Getting Started
What xgrep is, the accuracy-first design goals behind it, and how to go from install to first scan.
Getting Started
xgrep is a fast, Semgrep-compatible code scanner written in Go. It scans codebases using Semgrep YAML rule syntax and tree-sitter for language-aware, AST-based pattern matching.
New here? Install it and run your first scan — it works with zero configuration:
xgrep scan .What xgrep does
One binary, several capabilities — each links to its section:
Scan for vulnerabilities and secrets
The core of xgrep. Built-in security rules with taint/dataflow analysis that follow untrusted input to dangerous sinks, plus secrets scanning that's on by default. Refine with the exploitability tier, scan only what a PR changed, hunt secrets across git history, and confirm live credentials. Output as text, JSON, SARIF, or GitLab SAST. See what's detected per language — JavaScript/TypeScript, Java, C#, Python, Go, Ruby, Swift, and more.

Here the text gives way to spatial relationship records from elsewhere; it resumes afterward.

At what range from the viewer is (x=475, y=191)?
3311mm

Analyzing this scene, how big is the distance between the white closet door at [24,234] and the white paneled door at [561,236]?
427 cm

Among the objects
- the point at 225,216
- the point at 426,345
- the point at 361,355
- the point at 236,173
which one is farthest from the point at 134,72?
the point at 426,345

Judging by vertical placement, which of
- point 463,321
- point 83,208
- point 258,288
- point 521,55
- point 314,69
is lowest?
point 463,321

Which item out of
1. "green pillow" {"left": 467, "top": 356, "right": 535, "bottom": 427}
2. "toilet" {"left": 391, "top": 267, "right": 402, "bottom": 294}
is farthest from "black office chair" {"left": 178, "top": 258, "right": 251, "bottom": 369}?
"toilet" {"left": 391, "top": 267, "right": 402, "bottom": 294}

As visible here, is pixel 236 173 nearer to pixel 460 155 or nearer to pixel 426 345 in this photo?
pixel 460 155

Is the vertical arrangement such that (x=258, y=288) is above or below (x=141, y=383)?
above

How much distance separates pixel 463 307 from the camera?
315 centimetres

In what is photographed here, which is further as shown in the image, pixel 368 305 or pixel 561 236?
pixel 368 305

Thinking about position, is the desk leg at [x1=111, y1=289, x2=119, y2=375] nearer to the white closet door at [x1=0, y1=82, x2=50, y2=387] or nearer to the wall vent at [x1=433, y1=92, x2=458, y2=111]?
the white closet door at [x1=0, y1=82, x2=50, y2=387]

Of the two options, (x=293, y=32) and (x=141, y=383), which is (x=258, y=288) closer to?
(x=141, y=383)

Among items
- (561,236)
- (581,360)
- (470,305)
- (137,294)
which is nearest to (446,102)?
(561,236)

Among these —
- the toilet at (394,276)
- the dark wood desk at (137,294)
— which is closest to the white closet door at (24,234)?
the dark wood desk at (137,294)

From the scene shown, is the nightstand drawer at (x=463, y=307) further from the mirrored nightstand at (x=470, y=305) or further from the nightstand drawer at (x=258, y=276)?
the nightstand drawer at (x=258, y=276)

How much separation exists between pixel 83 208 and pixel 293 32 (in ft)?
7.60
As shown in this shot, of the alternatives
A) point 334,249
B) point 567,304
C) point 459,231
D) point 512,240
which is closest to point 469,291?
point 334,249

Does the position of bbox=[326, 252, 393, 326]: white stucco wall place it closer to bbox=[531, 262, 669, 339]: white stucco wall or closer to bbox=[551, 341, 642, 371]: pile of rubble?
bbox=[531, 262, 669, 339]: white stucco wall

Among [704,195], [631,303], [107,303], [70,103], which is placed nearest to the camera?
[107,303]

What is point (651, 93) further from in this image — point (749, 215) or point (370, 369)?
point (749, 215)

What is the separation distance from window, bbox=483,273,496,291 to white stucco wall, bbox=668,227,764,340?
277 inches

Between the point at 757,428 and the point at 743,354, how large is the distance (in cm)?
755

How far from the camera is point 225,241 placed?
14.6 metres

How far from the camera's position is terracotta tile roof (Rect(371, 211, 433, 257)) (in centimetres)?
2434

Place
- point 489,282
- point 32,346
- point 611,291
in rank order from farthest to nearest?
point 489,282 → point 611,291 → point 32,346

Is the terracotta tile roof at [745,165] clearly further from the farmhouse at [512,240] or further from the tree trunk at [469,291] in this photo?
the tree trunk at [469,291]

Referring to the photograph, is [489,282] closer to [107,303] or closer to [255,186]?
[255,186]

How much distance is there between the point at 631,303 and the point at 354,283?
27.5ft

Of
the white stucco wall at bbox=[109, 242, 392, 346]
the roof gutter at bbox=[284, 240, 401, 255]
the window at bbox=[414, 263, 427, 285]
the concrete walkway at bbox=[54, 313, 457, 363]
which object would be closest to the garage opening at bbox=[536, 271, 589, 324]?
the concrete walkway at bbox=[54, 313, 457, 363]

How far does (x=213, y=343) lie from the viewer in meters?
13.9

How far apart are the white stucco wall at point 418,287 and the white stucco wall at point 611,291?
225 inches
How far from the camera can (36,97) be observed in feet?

Navigate and understand code
Code intelligence beyond scanning:
xgrep inspect for codebase overviews, symbol
search, go-to-definition, references, and change-impact analysis; and
xgrep graph for callers, callees, call
paths, and source-inlined neighborhoods.
Fit into your workflow
Integrations: run in CI with GitHub Code Scanning or GitLab SAST and exit-code gating, get real-time diagnostics over the LSP server, or expose everything to AI agents over the MCP server.
Power AI agents
xgrep is built to be an AI-agent backend: packaged
Claude Code skills, an agent guide,
and structured --json everywhere.
Write your own rules
Extend the built-ins with custom rules in the Semgrep-compatible format — write them, test them, and run them alongside the built-in corpus.
Start here
- Installation — install the prebuilt binary via npm.
- First scan — find a real vulnerability in one command.
Design goals
xgrep optimizes for accuracy: when it reports a vulnerability, it should be real and exploitable. False positives are what kill SAST tools — once a scanner cries wolf, people stop reading its output and real bugs slip through. Every rule and engine change is judged against these goals:
- Report exploitable issues, not imperfect code. The bar for a security finding is "exploitable," not "technically imperfect." A technically-true-but-harmless match is treated as noise.
- Earn precision through dataflow/reachability, not by weakening detection. Prefer firing when untrusted input actually reaches a dangerous sink over matching code shape alone. Relaxing what counts as a bug to cut noise also loses real bugs — add context, don't loosen the pattern.
- Separate correctness from security. A code smell (e.g. an unescaped
.in a hostname regex) is a low-severity correctness note; an exploitable bug is a security finding. Smells must never drown out confirmed vulnerabilities. - Calibrate severity and confidence to exploitability. HIGH/CRITICAL only when impact is demonstrable; uncertain findings are low-confidence "review" items, clearly distinct from confirmed ones.
- Prefer AST and semantic analysis over regex. Tree-sitter ASTs and taint dataflow are more precise than text patterns, and are the default.
- Never suppress a true positive to lower a count. If xgrep finds a real bug — even a minor one — the fix belongs in the code, not in muting the rule.